In the past week, Johnson has written an article for the Telegraph, other cabinet ministers have given press interviews, seeking to explain how the withdrawal agreement is, in fact, not merely a threat to break up the UK, but also a threat to the Good Friday Agreement.

What is unfortunate is that this week of bullsh*t is set against an entire election campaign, which was strategically whittled down to a single issue, to the towering virtues of this great, “oven-ready deal”. Whatever is said about Northern Ireland now, is not what was said about Northern Ireland nine months ago. Nine months ago it was “a great deal for Northern Ireland”. Now it is the EU threatening Northern Ireland with food shortages.

Did he understand it? Had he even read it? In answer to all these questions, Johnson could only manage to drop his shoulders and let out a hammy huff, as if somehow trying to spit his own tongue out on to floor of the commons like a spent wodge of chewing tobacco.

Trailing in Johnson’s execrable wake came the usual execrable suspects. Bill Cash was on his feet, never more furiously angry, though this time with himself. The withdrawal agreement he campaigned for, signed for was in fact the EU’s attempt to turn us into “a neutered trivial Lilliput, an enslaved economic satellite”.

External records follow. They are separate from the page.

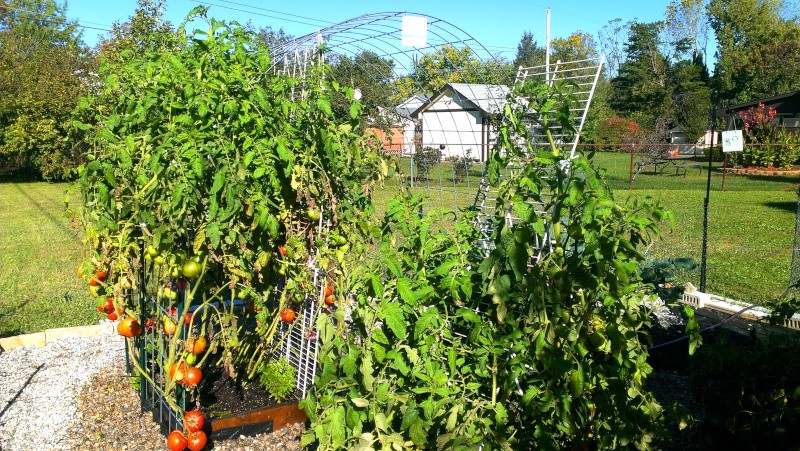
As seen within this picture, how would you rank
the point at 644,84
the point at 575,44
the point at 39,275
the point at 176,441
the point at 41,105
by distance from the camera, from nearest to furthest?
the point at 176,441 → the point at 39,275 → the point at 41,105 → the point at 644,84 → the point at 575,44

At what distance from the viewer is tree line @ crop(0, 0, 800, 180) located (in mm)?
4707

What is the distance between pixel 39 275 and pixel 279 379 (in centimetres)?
496

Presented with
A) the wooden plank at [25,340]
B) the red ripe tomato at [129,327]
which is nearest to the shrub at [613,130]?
the wooden plank at [25,340]

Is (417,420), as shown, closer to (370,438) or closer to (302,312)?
(370,438)

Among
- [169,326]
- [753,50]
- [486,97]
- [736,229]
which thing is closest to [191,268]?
[169,326]

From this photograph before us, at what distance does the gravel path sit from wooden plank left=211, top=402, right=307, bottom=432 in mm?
43

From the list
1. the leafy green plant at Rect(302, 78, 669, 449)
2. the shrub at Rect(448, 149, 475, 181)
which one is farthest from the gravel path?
the shrub at Rect(448, 149, 475, 181)

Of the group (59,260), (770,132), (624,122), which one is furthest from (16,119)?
(624,122)

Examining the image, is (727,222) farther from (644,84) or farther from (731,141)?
(644,84)

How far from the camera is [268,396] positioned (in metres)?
3.81

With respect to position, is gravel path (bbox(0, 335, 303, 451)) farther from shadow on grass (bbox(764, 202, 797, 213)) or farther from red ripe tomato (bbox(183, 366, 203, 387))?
shadow on grass (bbox(764, 202, 797, 213))

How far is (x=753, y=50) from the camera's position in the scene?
124 feet

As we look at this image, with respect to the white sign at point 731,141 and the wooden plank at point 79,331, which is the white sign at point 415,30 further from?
the white sign at point 731,141

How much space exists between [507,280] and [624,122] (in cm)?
3517
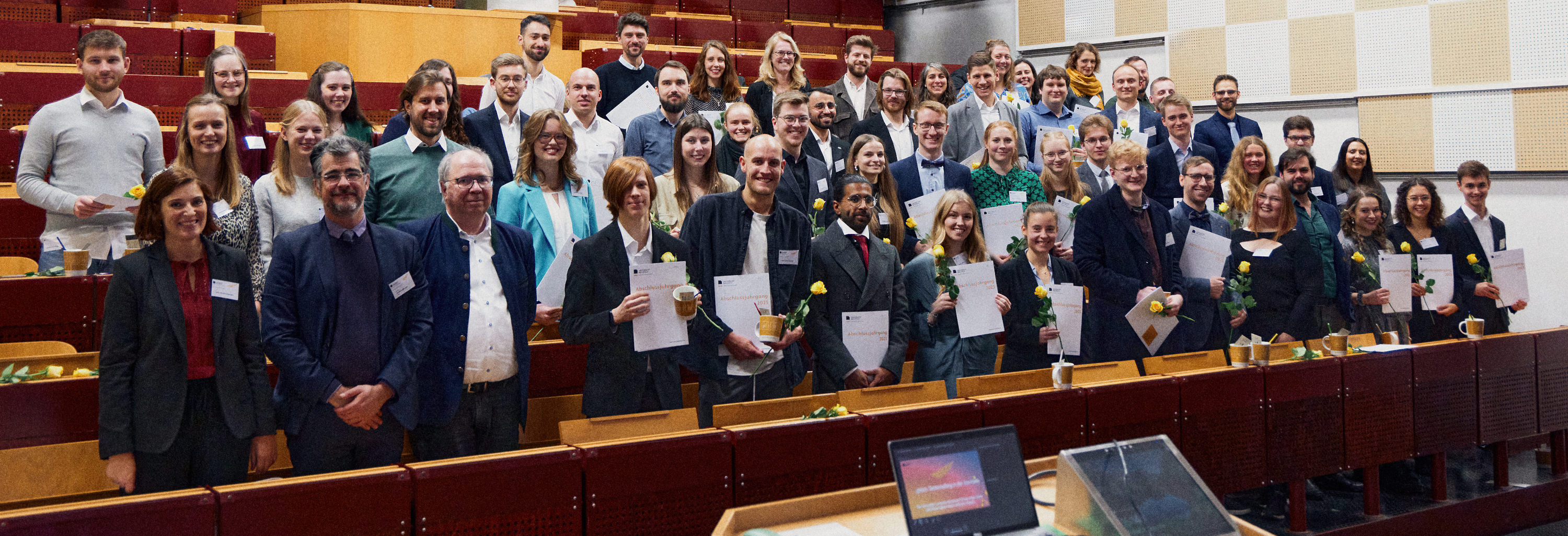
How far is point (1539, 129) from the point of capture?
22.6ft

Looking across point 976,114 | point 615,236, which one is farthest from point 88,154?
point 976,114

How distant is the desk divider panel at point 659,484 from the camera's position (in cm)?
255

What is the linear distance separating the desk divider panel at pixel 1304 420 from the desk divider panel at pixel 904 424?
1344mm

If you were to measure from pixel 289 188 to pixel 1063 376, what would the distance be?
259 cm

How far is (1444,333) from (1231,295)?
5.66ft

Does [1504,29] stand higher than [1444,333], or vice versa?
[1504,29]

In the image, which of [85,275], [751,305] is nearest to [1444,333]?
[751,305]

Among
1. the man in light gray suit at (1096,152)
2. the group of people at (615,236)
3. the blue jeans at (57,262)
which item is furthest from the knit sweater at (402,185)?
the man in light gray suit at (1096,152)

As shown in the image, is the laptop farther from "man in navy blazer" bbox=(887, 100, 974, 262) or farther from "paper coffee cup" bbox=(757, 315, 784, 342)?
"man in navy blazer" bbox=(887, 100, 974, 262)

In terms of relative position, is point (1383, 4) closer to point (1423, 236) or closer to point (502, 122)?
point (1423, 236)

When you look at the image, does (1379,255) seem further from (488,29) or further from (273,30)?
(273,30)

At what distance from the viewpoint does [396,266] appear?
2857 mm

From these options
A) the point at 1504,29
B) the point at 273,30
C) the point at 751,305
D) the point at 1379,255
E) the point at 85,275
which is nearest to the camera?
the point at 751,305

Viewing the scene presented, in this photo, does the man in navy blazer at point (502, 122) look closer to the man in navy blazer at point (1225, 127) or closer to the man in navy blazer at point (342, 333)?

Oh that transformation is very much complete, and it is not the EU’s doing. Watching a parliamentarian of five decades howl into the stuffy air about the absolutely direct, eminently foreseeable and permanently forewarned consequences of his actions is as Lilliputian as it gets. The smallest man of his political generation, shrinking all the way to the bitter end.

Bernard Jenkin was there too, breezily explaining how, "the UK made a mistake in signing the withdrawal agreement". That it would only be through tearing it up now that other nations would come to respect us.

Of course, Brexit was always moving toward this kind of ending, though perhaps none of us foresaw it being quite this surreal. The Brexiteers, standing in the House of Commons, their victory complete, their sovereignty restored, transposing their own crushing stupidity on to the European Union then shouting at it in anger.

As it happens, it took that stag more than 10 years to complete his climb down, to fully admit to 100 per cent of the blame.

That’ll never happen with Brexit of course. Even 10 years needs an ounce of shame to get it going. But it is increasingly hard to see the public being as slow to work it out.